ほかによくあるサインもあります。日中で見え方が変わる、最近コンタクトレンズが合わなくなった、朝にまぶたが重い、夕方や風の中で不快感が強まる、といったものです。
実際に効くこと
目だけでなく、空気を整えます。エアコンの風はベッドではなく天井に向け、設定を弱め、部屋に少し湿気を残します。いちばん効果があり、いちばん費用のかからない対策であることが多いです。
風を遮ります。スクーターでは、バイザーか、しっかり顔を包む形のサングラスで快適さが変わります。濃いレンズよりも、横まで覆うフレームのほうが役に立ちます。

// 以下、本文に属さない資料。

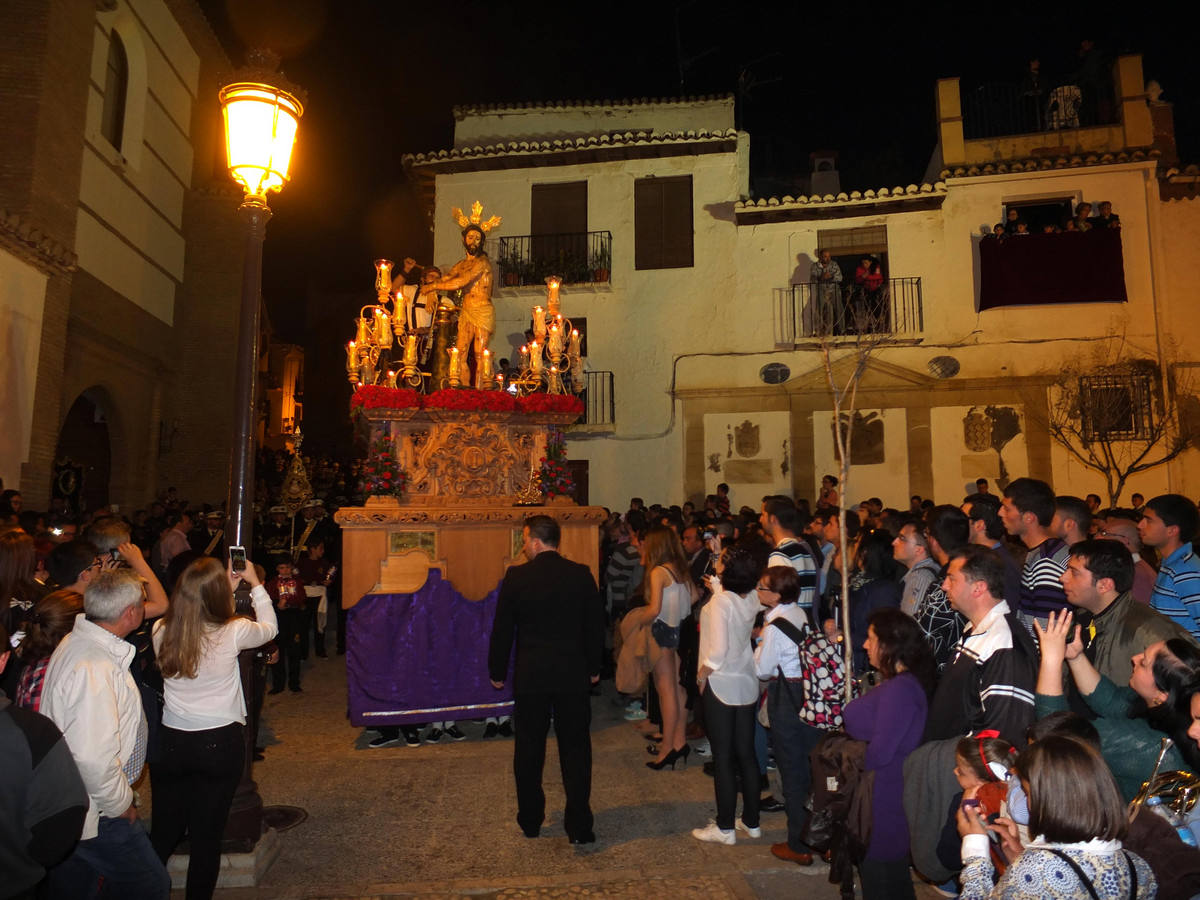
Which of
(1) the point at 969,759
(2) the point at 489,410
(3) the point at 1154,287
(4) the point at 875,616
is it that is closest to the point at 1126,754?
(1) the point at 969,759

まばたきを取り戻します。画面作業は20分ごとに、数秒間遠くを見て、まぶたを完全に閉じるまばたきを意識して行います。閉じきるまばたきが、油の層を広げ直します。
まぶたを軽く温めます。朝でも夜でも、温かいタオルを数分あてると、まぶたの縁にある腺の分泌物がゆるみます。簡単で、費用もかからず、そのわりに評価されていない方法です。

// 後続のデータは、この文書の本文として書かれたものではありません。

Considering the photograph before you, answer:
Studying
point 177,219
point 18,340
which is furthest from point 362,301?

人工涙液は選び方が大事です。防腐剤の入っていないタイプ、1回使い切りかバルブ付きボトルを選びます。1日に何度も使う場合はとくにそうです。防腐剤を繰り返し使うと、和らげるはずの表面をかえって刺激します。
水分をとり、眠り、コンタクトレンズの使い方に気をつけます。暑い一日、短い睡眠、12時間のコンタクトレンズ装用。この組み合わせはこたえます。週に2日メガネと使い分けるだけで、悪循環が切れることはよくあります。
良さそうで、効かない方法
白目をきれいに見せると謳う目薬は、血管を収縮させて効きます。効果はすぐ出ますが、見た目だけで、当てにはなりません。使うのをやめると、充血が前より強く戻ることがよくあります。この種の製品は乾きを治すものではありません。

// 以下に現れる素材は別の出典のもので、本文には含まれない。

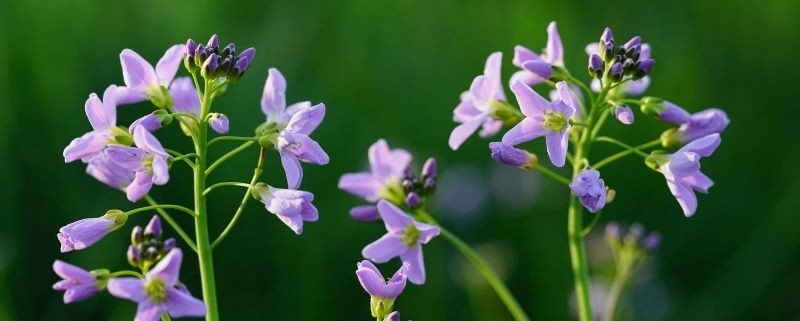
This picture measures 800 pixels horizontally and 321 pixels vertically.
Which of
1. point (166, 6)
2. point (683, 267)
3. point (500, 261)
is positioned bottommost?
point (683, 267)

目をこすると、3秒は楽になり、3時間は刺激が残ります。海水やプールの水で洗っても、うるおいは戻りません。膜はさらに不安定になり、細菌にさらされます。コンタクトレンズを使っている場合は、とくにそうです。
相談したほうがよいとき
こうした習慣を続けても不快感が2〜3週間以上続く場合、片目が痛む、強く充血する、光がまぶしいという場合、見え方が落ちた場合は、様子を見ずに受診してください。診察で感染やアレルギー、目の表面の傷を除外でき、困っていることに正確な名前をつけられます。
店舗では、眼鏡技術者が度数、掛け心地、コンタクトレンズの合い具合を確認できます。この3つは不快感の原因としてよくあり、いずれも数分で確かめられます。
夕方にしみる目は、たいていその日一日の過ごし方を語っています。